Addressing SoC performance challenges in advanced deep-submicron CMOS processes

By Jens Tagore-Brage |  No Comments  |  Posted: August 23, 2011
Topics/Categories: EDA - Verification  |  Tags: ,  | Organizations:

The article describes a novel optimization approach that extends leading methodologies to improve performance, power and area. It is based on a pre-generated cell library that extends commercially available foundry libraries and couples it with novel logic optimization to aim for the delivery of near full-custom performance levels.
The approach assesses the gate-level netlist generated by RTL synthesis tools using commercially available foundry cell libraries and selects the best-suited additional cells from the mated design-specific extension library.

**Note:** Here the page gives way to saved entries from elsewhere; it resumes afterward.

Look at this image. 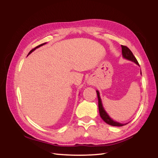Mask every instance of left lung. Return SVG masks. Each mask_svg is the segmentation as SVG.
Returning <instances> with one entry per match:
<instances>
[{"label":"left lung","mask_w":158,"mask_h":158,"mask_svg":"<svg viewBox=\"0 0 158 158\" xmlns=\"http://www.w3.org/2000/svg\"><path fill=\"white\" fill-rule=\"evenodd\" d=\"M121 47H122V55H123V58H125L129 60H131V61L134 62V63H135L136 64L139 65V64H138V62L137 61L136 59L135 58V56H134L132 51L129 49L127 46L121 45ZM96 92H97L98 98V107H99V114H100V117H102L103 120L107 124H108V125L114 126V127H122V126L127 125V123L122 124V123L114 121L113 118H111L108 115V114L107 113V112L106 111H105V109L103 107L101 98H100V95H99V92L98 90L96 91Z\"/></svg>","instance_id":"1"}]
</instances>
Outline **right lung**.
I'll return each mask as SVG.
<instances>
[{"label":"right lung","mask_w":158,"mask_h":158,"mask_svg":"<svg viewBox=\"0 0 158 158\" xmlns=\"http://www.w3.org/2000/svg\"><path fill=\"white\" fill-rule=\"evenodd\" d=\"M45 44H46V43H44V44H41V45H38V46H37L36 47H35V48L34 49H31L30 52H29V53H28V55H27V56L28 55H29L30 54H31V52L33 51H35L36 49H37V48H39V47H40L41 46H42V45H45Z\"/></svg>","instance_id":"1"}]
</instances>
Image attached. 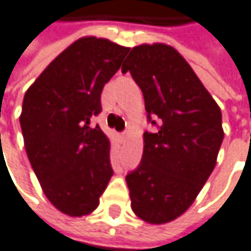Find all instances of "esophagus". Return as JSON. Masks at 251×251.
<instances>
[{
	"instance_id": "34e87169",
	"label": "esophagus",
	"mask_w": 251,
	"mask_h": 251,
	"mask_svg": "<svg viewBox=\"0 0 251 251\" xmlns=\"http://www.w3.org/2000/svg\"><path fill=\"white\" fill-rule=\"evenodd\" d=\"M126 134H128V132H123V137H126Z\"/></svg>"
}]
</instances>
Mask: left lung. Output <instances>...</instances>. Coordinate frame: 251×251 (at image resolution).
Listing matches in <instances>:
<instances>
[{"mask_svg": "<svg viewBox=\"0 0 251 251\" xmlns=\"http://www.w3.org/2000/svg\"><path fill=\"white\" fill-rule=\"evenodd\" d=\"M144 96L155 132L143 134V158L126 176L131 208L151 225L184 214L211 176L221 141V110L173 46H134L122 66Z\"/></svg>", "mask_w": 251, "mask_h": 251, "instance_id": "left-lung-1", "label": "left lung"}]
</instances>
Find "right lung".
I'll list each match as a JSON object with an SVG mask.
<instances>
[{
  "mask_svg": "<svg viewBox=\"0 0 251 251\" xmlns=\"http://www.w3.org/2000/svg\"><path fill=\"white\" fill-rule=\"evenodd\" d=\"M126 52L108 39L81 37L25 92L19 122L28 159L48 200L69 217L92 214L113 176L110 138L92 119Z\"/></svg>",
  "mask_w": 251,
  "mask_h": 251,
  "instance_id": "obj_1",
  "label": "right lung"
}]
</instances>
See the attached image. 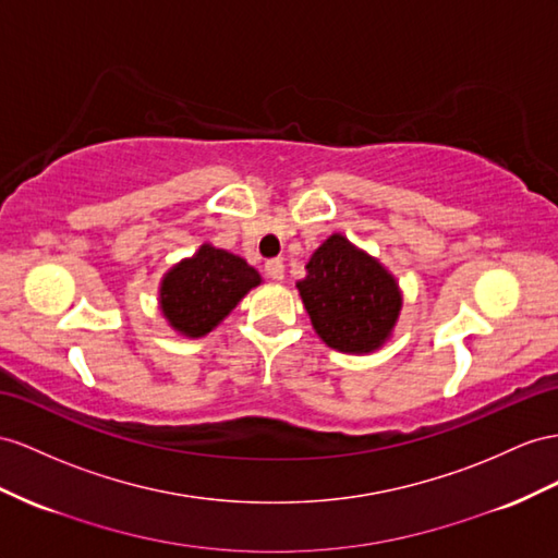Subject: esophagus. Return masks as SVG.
Here are the masks:
<instances>
[{
  "mask_svg": "<svg viewBox=\"0 0 558 558\" xmlns=\"http://www.w3.org/2000/svg\"><path fill=\"white\" fill-rule=\"evenodd\" d=\"M264 268H266V276L270 280H282L284 278V264L280 259H268Z\"/></svg>",
  "mask_w": 558,
  "mask_h": 558,
  "instance_id": "obj_1",
  "label": "esophagus"
}]
</instances>
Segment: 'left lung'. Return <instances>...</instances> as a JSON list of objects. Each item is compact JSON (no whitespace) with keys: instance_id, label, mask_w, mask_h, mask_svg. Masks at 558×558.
I'll use <instances>...</instances> for the list:
<instances>
[{"instance_id":"left-lung-1","label":"left lung","mask_w":558,"mask_h":558,"mask_svg":"<svg viewBox=\"0 0 558 558\" xmlns=\"http://www.w3.org/2000/svg\"><path fill=\"white\" fill-rule=\"evenodd\" d=\"M296 290L320 339L344 353L381 347L401 311L396 280L339 233L313 252Z\"/></svg>"}]
</instances>
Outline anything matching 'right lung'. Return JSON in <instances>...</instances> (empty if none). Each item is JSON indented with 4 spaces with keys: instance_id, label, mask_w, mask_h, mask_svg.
I'll list each match as a JSON object with an SVG mask.
<instances>
[{
    "instance_id": "1",
    "label": "right lung",
    "mask_w": 558,
    "mask_h": 558,
    "mask_svg": "<svg viewBox=\"0 0 558 558\" xmlns=\"http://www.w3.org/2000/svg\"><path fill=\"white\" fill-rule=\"evenodd\" d=\"M262 282L259 274L240 256L203 245L162 280L160 304L174 330L203 337L231 313L242 296Z\"/></svg>"
}]
</instances>
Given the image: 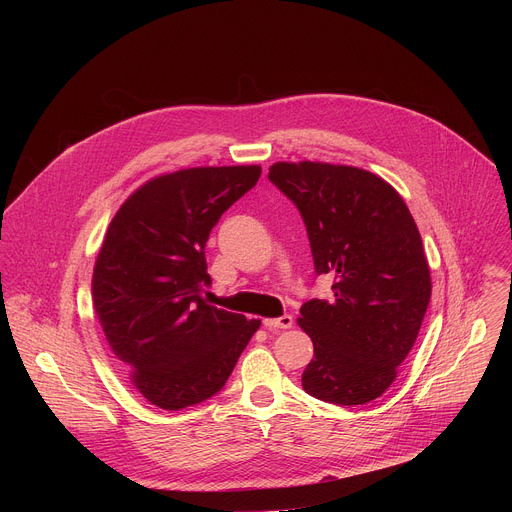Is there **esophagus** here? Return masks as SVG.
Here are the masks:
<instances>
[{"label":"esophagus","instance_id":"1","mask_svg":"<svg viewBox=\"0 0 512 512\" xmlns=\"http://www.w3.org/2000/svg\"><path fill=\"white\" fill-rule=\"evenodd\" d=\"M263 326L269 330H287L294 326V318H291L289 314H283L279 318H267V320H263Z\"/></svg>","mask_w":512,"mask_h":512}]
</instances>
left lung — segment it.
I'll use <instances>...</instances> for the list:
<instances>
[{
	"instance_id": "obj_1",
	"label": "left lung",
	"mask_w": 512,
	"mask_h": 512,
	"mask_svg": "<svg viewBox=\"0 0 512 512\" xmlns=\"http://www.w3.org/2000/svg\"><path fill=\"white\" fill-rule=\"evenodd\" d=\"M269 180L306 223L316 273L332 300H310L298 324L314 342L304 391L336 405L381 397L397 379L431 298L421 235L401 194L354 166L277 162Z\"/></svg>"
}]
</instances>
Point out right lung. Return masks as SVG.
Returning a JSON list of instances; mask_svg holds the SVG:
<instances>
[{"label":"right lung","mask_w":512,"mask_h":512,"mask_svg":"<svg viewBox=\"0 0 512 512\" xmlns=\"http://www.w3.org/2000/svg\"><path fill=\"white\" fill-rule=\"evenodd\" d=\"M261 166L162 174L115 212L93 269V302L135 391L178 411L221 391L261 320L208 304L204 247Z\"/></svg>","instance_id":"obj_1"}]
</instances>
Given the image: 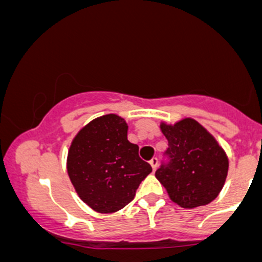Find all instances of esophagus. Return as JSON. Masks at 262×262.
Listing matches in <instances>:
<instances>
[{"mask_svg": "<svg viewBox=\"0 0 262 262\" xmlns=\"http://www.w3.org/2000/svg\"><path fill=\"white\" fill-rule=\"evenodd\" d=\"M158 158H152L151 160H150V165H151V167H152V170H156V167H158Z\"/></svg>", "mask_w": 262, "mask_h": 262, "instance_id": "obj_1", "label": "esophagus"}]
</instances>
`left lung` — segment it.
Masks as SVG:
<instances>
[{"label": "left lung", "instance_id": "left-lung-1", "mask_svg": "<svg viewBox=\"0 0 262 262\" xmlns=\"http://www.w3.org/2000/svg\"><path fill=\"white\" fill-rule=\"evenodd\" d=\"M169 141V162L155 176L172 202L182 208L206 206L218 196L228 175L229 160L215 138L192 118L160 124Z\"/></svg>", "mask_w": 262, "mask_h": 262}]
</instances>
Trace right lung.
<instances>
[{
  "mask_svg": "<svg viewBox=\"0 0 262 262\" xmlns=\"http://www.w3.org/2000/svg\"><path fill=\"white\" fill-rule=\"evenodd\" d=\"M122 117L106 114L86 124L71 141L68 169L79 197L98 213H113L133 201L151 166L127 138Z\"/></svg>",
  "mask_w": 262,
  "mask_h": 262,
  "instance_id": "obj_1",
  "label": "right lung"
}]
</instances>
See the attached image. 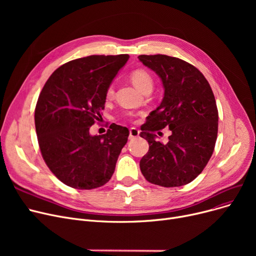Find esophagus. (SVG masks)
I'll return each instance as SVG.
<instances>
[{"instance_id": "1", "label": "esophagus", "mask_w": 256, "mask_h": 256, "mask_svg": "<svg viewBox=\"0 0 256 256\" xmlns=\"http://www.w3.org/2000/svg\"><path fill=\"white\" fill-rule=\"evenodd\" d=\"M139 134H140V130L135 128H132L130 130V136L128 138L132 140V139H135V138H138L139 137Z\"/></svg>"}]
</instances>
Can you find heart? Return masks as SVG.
Listing matches in <instances>:
<instances>
[{
	"label": "heart",
	"mask_w": 256,
	"mask_h": 256,
	"mask_svg": "<svg viewBox=\"0 0 256 256\" xmlns=\"http://www.w3.org/2000/svg\"><path fill=\"white\" fill-rule=\"evenodd\" d=\"M130 80L139 91H143L146 88H152V78L144 70H136L130 74ZM114 98V88L109 86L106 90V100H111Z\"/></svg>",
	"instance_id": "obj_1"
}]
</instances>
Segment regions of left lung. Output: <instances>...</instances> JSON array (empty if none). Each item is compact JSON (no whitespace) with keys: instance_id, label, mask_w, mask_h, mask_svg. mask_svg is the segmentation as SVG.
<instances>
[{"instance_id":"1","label":"left lung","mask_w":256,"mask_h":256,"mask_svg":"<svg viewBox=\"0 0 256 256\" xmlns=\"http://www.w3.org/2000/svg\"><path fill=\"white\" fill-rule=\"evenodd\" d=\"M139 60L162 80L164 98L147 118L140 136L150 150L140 160L143 176L160 186L194 180L210 160L218 135V109L212 90L195 66L166 55H140ZM172 130L167 144L154 132Z\"/></svg>"}]
</instances>
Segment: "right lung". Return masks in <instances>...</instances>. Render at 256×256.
<instances>
[{"mask_svg": "<svg viewBox=\"0 0 256 256\" xmlns=\"http://www.w3.org/2000/svg\"><path fill=\"white\" fill-rule=\"evenodd\" d=\"M130 56L93 55L60 66L46 80L35 108V128L42 158L66 186H102L112 178L128 130L115 124L106 134L89 130L104 109L106 90Z\"/></svg>", "mask_w": 256, "mask_h": 256, "instance_id": "obj_1", "label": "right lung"}]
</instances>
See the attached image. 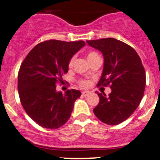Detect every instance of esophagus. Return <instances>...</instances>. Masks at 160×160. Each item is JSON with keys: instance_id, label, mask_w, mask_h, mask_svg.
Here are the masks:
<instances>
[{"instance_id": "34e87169", "label": "esophagus", "mask_w": 160, "mask_h": 160, "mask_svg": "<svg viewBox=\"0 0 160 160\" xmlns=\"http://www.w3.org/2000/svg\"><path fill=\"white\" fill-rule=\"evenodd\" d=\"M89 92L88 91H83V92H82V96H86V95H89Z\"/></svg>"}]
</instances>
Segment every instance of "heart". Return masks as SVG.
<instances>
[{
	"instance_id": "b5f03b06",
	"label": "heart",
	"mask_w": 160,
	"mask_h": 160,
	"mask_svg": "<svg viewBox=\"0 0 160 160\" xmlns=\"http://www.w3.org/2000/svg\"><path fill=\"white\" fill-rule=\"evenodd\" d=\"M98 56H98V53L95 52H88V54H87V58H88V60H89V62H91L93 59H95V58H97V57H98ZM74 59H75L74 56H73L72 58L70 59L69 63H68L69 67H71V66L73 65V64H74ZM78 84L80 86L84 88V87H87V86L89 85V82L88 81V80H84V79H81V80H78Z\"/></svg>"
}]
</instances>
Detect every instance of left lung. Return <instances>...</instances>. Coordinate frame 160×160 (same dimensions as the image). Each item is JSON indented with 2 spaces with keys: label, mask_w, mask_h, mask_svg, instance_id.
Instances as JSON below:
<instances>
[{
  "label": "left lung",
  "mask_w": 160,
  "mask_h": 160,
  "mask_svg": "<svg viewBox=\"0 0 160 160\" xmlns=\"http://www.w3.org/2000/svg\"><path fill=\"white\" fill-rule=\"evenodd\" d=\"M87 43L103 54L102 77L97 86H108L111 92H98L99 103L93 109L104 123L117 125L128 118L143 98L146 74L141 58L129 45L115 38L87 40Z\"/></svg>",
  "instance_id": "8db88e82"
}]
</instances>
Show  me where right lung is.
Returning <instances> with one entry per match:
<instances>
[{"mask_svg":"<svg viewBox=\"0 0 160 160\" xmlns=\"http://www.w3.org/2000/svg\"><path fill=\"white\" fill-rule=\"evenodd\" d=\"M85 42L49 40L29 52L18 73V92L22 105L34 122L46 128H58L69 120L76 99V89L65 94L56 92L62 76L68 71L70 59Z\"/></svg>","mask_w":160,"mask_h":160,"instance_id":"add662e5","label":"right lung"}]
</instances>
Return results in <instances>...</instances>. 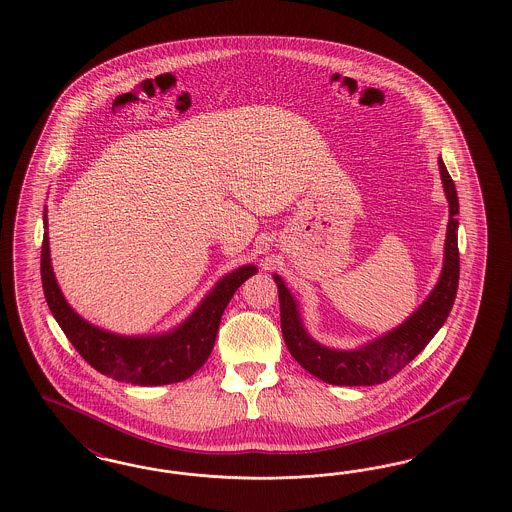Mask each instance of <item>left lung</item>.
<instances>
[{"label":"left lung","instance_id":"8db88e82","mask_svg":"<svg viewBox=\"0 0 512 512\" xmlns=\"http://www.w3.org/2000/svg\"><path fill=\"white\" fill-rule=\"evenodd\" d=\"M439 171L443 189L449 201V225L445 240V259L439 281L430 296L422 302L405 323L390 330L355 351H336L315 340L302 325L298 304L283 279L274 276L278 283L279 315L283 340L296 362L317 379L330 385L370 387L381 385L405 368L432 340L435 332L447 321L460 279V253H458V195L449 171L439 157Z\"/></svg>","mask_w":512,"mask_h":512}]
</instances>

It then creates directives for the synthesis optimization to specify the addition of cells with better drive strength and skew variants as well as combined and complex cells from the extension library to significantly improve the design’s performance.

This methodology has demonstrated improvements in performance of 15-20%, cuts in power consumption of up to 25% and reductions in die area of 15-20%.

The SoC performance challenge

Electronic products such as network infrastructure devices, mobile phones, laptops, tablets and other consumer gadgets contain system-on-chips (SoCs) that must meet increasingly aggressive performance, power and cost targets.

Recent CMOS processes for 40nm, 28nm and below have the potential to offer these sought-after performance gains; but achieving maximum possible speed, while consuming the minimum area and dynamic/static power, remains a daunting challenge.

A significant limitation of today’s RTL-to-GDSII design methodology is the nature of the digital cell IP used. Standard-cell libraries, the fundamental building blocks of common digital design methodologies, have been designed to employ a limited number of library cells to minimize cell characterization costs and reduce design tool run times. Digital logic implementation tools have continued to evolve without exploring any changes to this practice, which means that the performance available using traditional synthesis and standard-cell libraries alone continues to be limited.

You can achieve significantly better performance by adopting a full-custom design strategy; but, in the great majority of cases, this is too expensive and time-consuming, and also less scalable to meet the demands of present day product development cycles.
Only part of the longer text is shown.